Set the records down again in full, with every word kept.

Information shown
++++

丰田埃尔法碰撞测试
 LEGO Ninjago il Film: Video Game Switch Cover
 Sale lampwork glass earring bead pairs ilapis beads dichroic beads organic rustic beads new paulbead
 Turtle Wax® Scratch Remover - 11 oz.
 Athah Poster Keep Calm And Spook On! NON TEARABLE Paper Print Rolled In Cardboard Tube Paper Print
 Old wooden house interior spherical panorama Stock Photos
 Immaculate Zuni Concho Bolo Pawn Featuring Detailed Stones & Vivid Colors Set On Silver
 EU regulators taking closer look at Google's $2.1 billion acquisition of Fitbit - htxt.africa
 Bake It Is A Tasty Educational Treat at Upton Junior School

++++

Reply to the exercise
丰田埃尔法碰撞测试
 LEGO Ninjago il Film: Video Game Switch Cover
 Sale lampwork glass earring bead pairs ilapis beads dichroic beads organic rustic beads new paulbead
 Turtle Wax® Scratch Remover - 11 oz.
 Athah Poster Keep Calm And Spook On! NON TEARABLE Paper Print Rolled In Cardboard Tube Paper Print
 Old wooden house interior spherical panorama Stock Photos
 Immaculate Zuni Concho Bolo Pawn Featuring Detailed Stones & Vivid Colors Set On Silver
 EU regulators taking closer look at Google's $2.1 billion acquisition of Fitbit - htxt.africa
 Bake It Is A Tasty Educational Treat at Upton Junior School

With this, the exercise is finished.